Werner Höchstetter Ausdauer verlangt war bei der letzten (Marathon-) Sitzung des Litzendorfer Gemeinderats. Im Mittelpunkt stand die Gretchenfage, wie man es denn mit der Stadtbusanbindung halten soll. Wobei das Streben nach einer attraktiven "Taktung" bei gleichzeitig bezahlbaren Preisen der Quadratur des Kreises zu gleichen scheint. Jedenfalls gab sich Peter Scheuenstuhl, Abteilungsleiter der Stadtwerke Bamberg, zuständig fürs Verkehrswesen, redlich bemüht, gangbare Wege im Dschungel der in Frage kommenden Alternativen aufzuzeigen.

Durchgängiger Halbstundentakt, nur in den Hauptverkehrszeiten oder auch in den Nebenverkehrszeiten? Oder reicht außerhalb der "Rush-hour" eine 60-minütige Stadtbusanbindung? Wie sollen die Ortsteile Lohndorf, Tiefenellern, Schammelsdorf und Melkendorf angebunden werden? Wie sollen die Wochenenden bedient werden? Darüber hinaus gilt es, die Konzessionsneuvergabe der Stadtwerke sowie den Einfluss des VGN zu berücksichtigen.
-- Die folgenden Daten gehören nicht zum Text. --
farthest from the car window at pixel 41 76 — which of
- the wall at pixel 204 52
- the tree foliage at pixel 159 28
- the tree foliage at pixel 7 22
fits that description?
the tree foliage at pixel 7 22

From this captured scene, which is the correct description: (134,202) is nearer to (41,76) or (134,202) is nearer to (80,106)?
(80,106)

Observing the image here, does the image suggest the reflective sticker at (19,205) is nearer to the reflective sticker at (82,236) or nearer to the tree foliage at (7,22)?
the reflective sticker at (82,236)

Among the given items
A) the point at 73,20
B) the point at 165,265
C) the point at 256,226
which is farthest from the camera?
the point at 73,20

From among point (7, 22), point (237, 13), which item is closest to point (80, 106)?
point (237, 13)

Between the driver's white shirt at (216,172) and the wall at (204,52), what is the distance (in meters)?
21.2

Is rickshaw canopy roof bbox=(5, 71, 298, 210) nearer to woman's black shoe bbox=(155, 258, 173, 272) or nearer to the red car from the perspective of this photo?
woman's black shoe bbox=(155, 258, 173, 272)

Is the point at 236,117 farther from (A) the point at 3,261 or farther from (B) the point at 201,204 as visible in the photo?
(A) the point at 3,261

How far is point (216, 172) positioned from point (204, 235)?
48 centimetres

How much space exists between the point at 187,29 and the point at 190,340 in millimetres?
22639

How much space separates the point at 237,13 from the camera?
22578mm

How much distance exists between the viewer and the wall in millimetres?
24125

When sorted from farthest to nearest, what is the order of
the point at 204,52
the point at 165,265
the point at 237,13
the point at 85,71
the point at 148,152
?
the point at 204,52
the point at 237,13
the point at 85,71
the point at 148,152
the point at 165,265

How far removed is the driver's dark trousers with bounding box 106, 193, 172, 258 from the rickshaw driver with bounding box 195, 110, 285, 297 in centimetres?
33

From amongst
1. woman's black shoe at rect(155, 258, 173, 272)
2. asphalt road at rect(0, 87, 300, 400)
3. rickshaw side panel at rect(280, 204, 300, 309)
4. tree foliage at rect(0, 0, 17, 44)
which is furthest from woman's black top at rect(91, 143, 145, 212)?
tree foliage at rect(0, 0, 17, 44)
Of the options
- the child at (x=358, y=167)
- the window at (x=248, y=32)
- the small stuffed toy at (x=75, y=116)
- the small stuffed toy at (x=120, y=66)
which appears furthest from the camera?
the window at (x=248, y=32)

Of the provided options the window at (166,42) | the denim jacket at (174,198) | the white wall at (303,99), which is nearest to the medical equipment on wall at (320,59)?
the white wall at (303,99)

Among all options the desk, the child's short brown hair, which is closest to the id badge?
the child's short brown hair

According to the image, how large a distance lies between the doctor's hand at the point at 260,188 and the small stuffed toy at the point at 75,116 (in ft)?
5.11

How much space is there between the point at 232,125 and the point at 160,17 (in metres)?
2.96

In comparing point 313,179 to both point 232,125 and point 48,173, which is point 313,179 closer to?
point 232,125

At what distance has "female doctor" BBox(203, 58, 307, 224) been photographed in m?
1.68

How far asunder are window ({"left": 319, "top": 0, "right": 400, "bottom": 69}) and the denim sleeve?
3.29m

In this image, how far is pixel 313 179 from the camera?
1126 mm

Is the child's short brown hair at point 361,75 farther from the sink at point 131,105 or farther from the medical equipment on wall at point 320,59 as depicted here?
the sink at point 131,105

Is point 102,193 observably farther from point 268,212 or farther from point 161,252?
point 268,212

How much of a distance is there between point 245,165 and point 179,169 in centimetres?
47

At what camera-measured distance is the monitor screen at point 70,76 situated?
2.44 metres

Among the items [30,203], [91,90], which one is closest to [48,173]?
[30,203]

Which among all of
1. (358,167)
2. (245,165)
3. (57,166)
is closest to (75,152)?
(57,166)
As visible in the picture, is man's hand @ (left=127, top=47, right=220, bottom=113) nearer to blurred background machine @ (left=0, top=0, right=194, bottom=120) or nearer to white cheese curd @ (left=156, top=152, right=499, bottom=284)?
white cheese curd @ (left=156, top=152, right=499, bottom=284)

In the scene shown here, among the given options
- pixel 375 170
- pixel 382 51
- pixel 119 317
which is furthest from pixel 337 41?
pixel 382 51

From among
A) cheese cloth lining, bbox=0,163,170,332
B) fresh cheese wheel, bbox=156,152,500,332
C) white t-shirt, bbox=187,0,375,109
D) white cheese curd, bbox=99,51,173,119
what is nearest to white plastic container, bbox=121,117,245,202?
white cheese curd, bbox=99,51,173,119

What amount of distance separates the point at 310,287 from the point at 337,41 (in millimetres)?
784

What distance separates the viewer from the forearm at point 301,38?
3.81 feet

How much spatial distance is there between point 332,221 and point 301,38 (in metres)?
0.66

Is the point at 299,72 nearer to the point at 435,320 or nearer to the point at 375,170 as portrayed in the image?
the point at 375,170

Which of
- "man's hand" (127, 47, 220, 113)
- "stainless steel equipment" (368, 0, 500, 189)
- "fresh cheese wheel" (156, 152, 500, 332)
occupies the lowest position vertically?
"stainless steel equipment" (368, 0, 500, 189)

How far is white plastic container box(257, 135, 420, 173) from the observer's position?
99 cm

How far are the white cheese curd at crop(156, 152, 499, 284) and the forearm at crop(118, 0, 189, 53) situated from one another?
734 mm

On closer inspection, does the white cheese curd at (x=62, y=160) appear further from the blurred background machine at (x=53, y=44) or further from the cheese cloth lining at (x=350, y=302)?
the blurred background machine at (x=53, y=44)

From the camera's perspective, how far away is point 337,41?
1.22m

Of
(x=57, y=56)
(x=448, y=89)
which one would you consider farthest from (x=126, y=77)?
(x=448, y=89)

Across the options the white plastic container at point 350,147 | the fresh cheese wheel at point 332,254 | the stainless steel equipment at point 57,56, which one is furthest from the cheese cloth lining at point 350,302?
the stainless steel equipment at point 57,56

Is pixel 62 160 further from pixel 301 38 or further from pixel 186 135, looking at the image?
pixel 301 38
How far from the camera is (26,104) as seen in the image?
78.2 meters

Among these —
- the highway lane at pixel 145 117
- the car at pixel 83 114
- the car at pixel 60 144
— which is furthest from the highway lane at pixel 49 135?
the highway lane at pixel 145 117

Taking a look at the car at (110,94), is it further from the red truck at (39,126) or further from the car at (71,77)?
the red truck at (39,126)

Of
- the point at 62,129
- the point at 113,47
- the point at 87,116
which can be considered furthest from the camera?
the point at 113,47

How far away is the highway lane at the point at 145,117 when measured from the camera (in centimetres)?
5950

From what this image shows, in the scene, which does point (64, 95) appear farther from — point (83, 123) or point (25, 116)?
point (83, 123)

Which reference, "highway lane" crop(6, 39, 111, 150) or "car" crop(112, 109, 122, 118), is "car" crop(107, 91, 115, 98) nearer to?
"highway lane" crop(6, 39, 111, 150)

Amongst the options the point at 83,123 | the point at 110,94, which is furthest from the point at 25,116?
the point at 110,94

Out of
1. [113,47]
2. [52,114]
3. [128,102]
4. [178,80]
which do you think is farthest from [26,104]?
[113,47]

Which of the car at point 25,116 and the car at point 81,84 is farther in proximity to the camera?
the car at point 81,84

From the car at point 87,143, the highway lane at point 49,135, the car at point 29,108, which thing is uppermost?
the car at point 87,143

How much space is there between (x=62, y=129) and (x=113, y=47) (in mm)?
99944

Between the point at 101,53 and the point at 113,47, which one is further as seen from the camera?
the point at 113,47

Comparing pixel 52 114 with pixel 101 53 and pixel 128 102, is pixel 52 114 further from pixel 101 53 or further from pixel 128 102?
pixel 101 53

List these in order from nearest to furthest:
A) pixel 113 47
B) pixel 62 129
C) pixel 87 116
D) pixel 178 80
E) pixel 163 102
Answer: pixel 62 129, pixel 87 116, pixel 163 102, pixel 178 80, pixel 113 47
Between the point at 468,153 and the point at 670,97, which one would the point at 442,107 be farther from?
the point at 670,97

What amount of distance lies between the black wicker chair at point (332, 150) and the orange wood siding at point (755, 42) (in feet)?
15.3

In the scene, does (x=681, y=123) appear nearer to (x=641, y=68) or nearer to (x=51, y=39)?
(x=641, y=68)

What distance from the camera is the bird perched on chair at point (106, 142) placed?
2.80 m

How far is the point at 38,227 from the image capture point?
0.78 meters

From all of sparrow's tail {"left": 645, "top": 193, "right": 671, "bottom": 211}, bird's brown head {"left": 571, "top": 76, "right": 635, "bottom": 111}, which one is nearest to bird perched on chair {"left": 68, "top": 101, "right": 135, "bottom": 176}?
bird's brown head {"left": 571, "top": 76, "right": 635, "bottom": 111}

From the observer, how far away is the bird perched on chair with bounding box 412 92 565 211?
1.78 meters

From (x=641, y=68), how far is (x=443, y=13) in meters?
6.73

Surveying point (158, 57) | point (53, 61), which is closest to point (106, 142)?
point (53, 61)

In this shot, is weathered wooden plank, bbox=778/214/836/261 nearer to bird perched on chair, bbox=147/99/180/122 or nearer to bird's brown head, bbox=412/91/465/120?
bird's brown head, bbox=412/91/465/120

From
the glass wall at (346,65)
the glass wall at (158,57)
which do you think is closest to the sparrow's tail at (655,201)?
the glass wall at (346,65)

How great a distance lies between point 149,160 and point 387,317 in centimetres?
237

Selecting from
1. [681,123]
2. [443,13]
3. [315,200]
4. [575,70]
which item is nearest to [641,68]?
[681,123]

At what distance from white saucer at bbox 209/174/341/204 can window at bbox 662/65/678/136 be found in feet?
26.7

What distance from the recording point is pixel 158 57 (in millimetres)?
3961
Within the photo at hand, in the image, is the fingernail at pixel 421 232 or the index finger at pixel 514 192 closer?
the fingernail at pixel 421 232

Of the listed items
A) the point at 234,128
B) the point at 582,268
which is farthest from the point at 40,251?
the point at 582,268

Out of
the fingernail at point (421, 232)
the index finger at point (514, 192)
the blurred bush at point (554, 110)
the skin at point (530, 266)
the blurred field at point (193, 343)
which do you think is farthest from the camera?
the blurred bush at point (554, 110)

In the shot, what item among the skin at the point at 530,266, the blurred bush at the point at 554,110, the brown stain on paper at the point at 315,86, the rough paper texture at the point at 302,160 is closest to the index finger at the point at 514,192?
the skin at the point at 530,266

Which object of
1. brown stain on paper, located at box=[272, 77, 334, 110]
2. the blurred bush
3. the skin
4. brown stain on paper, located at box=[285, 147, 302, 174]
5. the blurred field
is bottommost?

Möglicherweise kann auch noch die Staatsregierung mit dem angedachten 365-Euro-Ticket bei der Tarifstruktur dazwischenfunken. Auch der endgültige Zuschnitt der Neubaugebiete ist eine Unbekannte für die zukünftige Stadtbusanbindung. Vor allem der "Ringschluss" beim Neubaugebiet Tanzwiesen West ist im wahrsten Sinne des Wortes richtungsweisend für die Zirkulation der Busse.

Sechsstellige Summe?

Bürgermeister Wolfgang Möhrlein (CSU) brachte eine sechsstellige Summe ins Spiel. Dabei betonte er nochmals, dass ein günstiger Tarif wichtiger sei als der Takt.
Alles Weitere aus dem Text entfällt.